**Your assignment**
An exact transcription of the data below, complete and unaltered, is the expected answer.

Data entries:
● ● ●
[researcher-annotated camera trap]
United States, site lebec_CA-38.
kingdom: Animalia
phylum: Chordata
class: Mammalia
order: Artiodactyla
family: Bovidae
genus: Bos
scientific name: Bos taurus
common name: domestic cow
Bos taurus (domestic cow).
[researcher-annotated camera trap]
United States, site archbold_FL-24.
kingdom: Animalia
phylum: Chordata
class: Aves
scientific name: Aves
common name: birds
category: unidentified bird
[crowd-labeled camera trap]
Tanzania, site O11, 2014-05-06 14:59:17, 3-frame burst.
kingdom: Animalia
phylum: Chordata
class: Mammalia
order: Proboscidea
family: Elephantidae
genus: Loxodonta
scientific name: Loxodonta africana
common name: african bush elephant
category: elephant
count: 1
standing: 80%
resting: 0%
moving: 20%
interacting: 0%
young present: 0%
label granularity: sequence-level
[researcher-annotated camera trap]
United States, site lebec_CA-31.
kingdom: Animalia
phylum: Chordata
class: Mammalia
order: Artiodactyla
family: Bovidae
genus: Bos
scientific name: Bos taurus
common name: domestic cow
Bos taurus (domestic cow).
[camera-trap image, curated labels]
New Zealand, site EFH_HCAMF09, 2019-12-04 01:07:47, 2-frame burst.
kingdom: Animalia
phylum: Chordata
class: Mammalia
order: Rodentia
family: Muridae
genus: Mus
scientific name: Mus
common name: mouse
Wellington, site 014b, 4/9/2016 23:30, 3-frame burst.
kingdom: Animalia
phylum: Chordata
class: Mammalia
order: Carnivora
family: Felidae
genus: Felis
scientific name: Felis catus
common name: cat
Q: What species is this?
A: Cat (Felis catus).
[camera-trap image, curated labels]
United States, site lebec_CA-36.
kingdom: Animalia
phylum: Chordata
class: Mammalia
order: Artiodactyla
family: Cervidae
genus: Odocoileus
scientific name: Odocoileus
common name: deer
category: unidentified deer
● ● ●
**Output of the exercise**
[researcher-annotated camera trap]
United States, site lebec_CA-38.
kingdom: Animalia
phylum: Chordata
class: Mammalia
order: Artiodactyla
family: Bovidae
genus: Bos
scientific name: Bos taurus
common name: domestic cow
Bos taurus (domestic cow).
[researcher-annotated camera trap]
United States, site archbold_FL-24.
kingdom: Animalia
phylum: Chordata
class: Aves
scientific name: Aves
common name: birds
category: unidentified bird
[crowd-labeled camera trap]
Tanzania, site O11, 2014-05-06 14:59:17, 3-frame burst.
kingdom: Animalia
phylum: Chordata
class: Mammalia
order: Proboscidea
family: Elephantidae
genus: Loxodonta
scientific name: Loxodonta africana
common name: african bush elephant
category: elephant
count: 1
standing: 80%
resting: 0%
moving: 20%
interacting: 0%
young present: 0%
label granularity: sequence-level
[researcher-annotated camera trap]
United States, site lebec_CA-31.
kingdom: Animalia
phylum: Chordata
class: Mammalia
order: Artiodactyla
family: Bovidae
genus: Bos
scientific name: Bos taurus
common name: domestic cow
Bos taurus (domestic cow).
[camera-trap image, curated labels]
New Zealand, site EFH_HCAMF09, 2019-12-04 01:07:47, 2-frame burst.
kingdom: Animalia
phylum: Chordata
class: Mammalia
order: Rodentia
family: Muridae
genus: Mus
scientific name: Mus
common name: mouse
Wellington, site 014b, 4/9/2016 23:30, 3-frame burst.
kingdom: Animalia
phylum: Chordata
class: Mammalia
order: Carnivora
family: Felidae
genus: Felis
scientific name: Felis catus
common name: cat
Q: What species is this?
A: Cat (Felis catus).
[camera-trap image, curated labels]
United States, site lebec_CA-36.
kingdom: Animalia
phylum: Chordata
class: Mammalia
order: Artiodactyla
family: Cervidae
genus: Odocoileus
scientific name: Odocoileus
common name: deer
category: unidentified deer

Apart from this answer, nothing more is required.